Many believe that’s why Gearon made such a big deal about Ferry’s pejorative “African” comment about Luol Deng – that Gearon was more concerned about ousting Ferry than showing real concern over racism.

Gearon had another, no less sinister, reason to raise concern over Ferry’s remarks.

Kevin Arnovitz and Brian Windhorst of ESPN:

While Gearon felt that Ferry, as he wrote in the June 2014 email to Levenson, “put the entire franchise in jeopardy,” Gearon also figured to benefit financially from a Sterling-esque fallout.

In the spring of 2014, Gearon was in the process of selling more of his interest in the team to Levenson and the partners he had sold to in September. The agreed-upon price for roughly a third of Gearon’s remaining shares valued the Hawks at approximately $450 million, according to reports from sources.

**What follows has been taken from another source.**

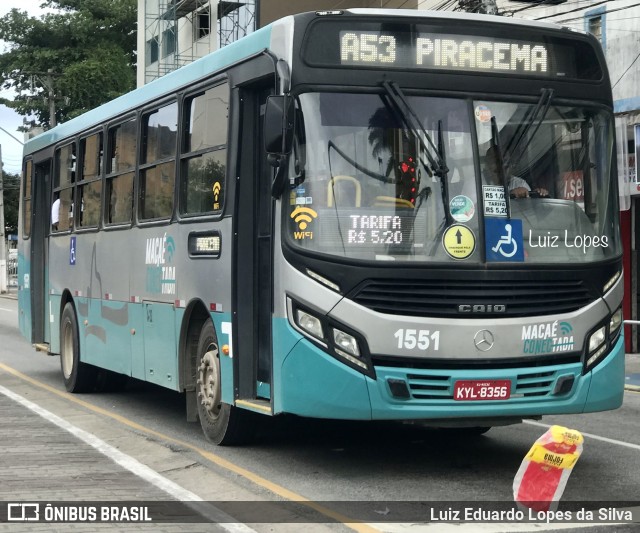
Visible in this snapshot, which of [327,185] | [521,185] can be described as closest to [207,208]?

“We accept your offer to buy the remaining 31 million,” Gearon wrote in an email to Levenson on April 17, 2014. “Let me know next steps so we can keep this simple as you suggested without a bunch of lawyers and bankers.”

Approximately five weeks later — just a little more than a week before the fateful conference call — Steve Ballmer agreed to pay $2 billion for the Clippers, a record-smashing price that completely changed the assessed value of NBA franchises. Gearon firmly maintains he was acting out of the sincerity of his convictions to safeguard the franchise from the Sterling stench, but such a spectacle also allowed him to wiggle out of selling his shares at far below market value.

Gearon and his legal team later challenged the notion that the sell-down was bound by any sort of contractual obligation and that any papers were signed. Once the organization became involved in the investigation, the sale of the shares was postponed.

Arnovitz and Windhorst did an incredible amount of reporting here. I suggest you read the full piece, which includes much more background on the Gearon-Ferry rift.

Considering the Hawks sold for $850 million, Gearon definitely made more money than if he’d sold his shares at a $450 million valuation.

Did that motivate him? Probably, though it doesn’t have to be one or the other. Most likely, his actions were derived from at least three desires – making more money, ousting Ferry and combating racism. Parsing how much each contributed is much more difficult.

What Ferry said was racist, whether or not he was looking at more racism on the sheet of paper in front of him. His comments deserved punishment.

But if Gearon didn’t have incentive to use them for his own benefit, would we even know about them? How many other teams, with more functional front offices, would have kept similar remarks under wraps or just ignored them?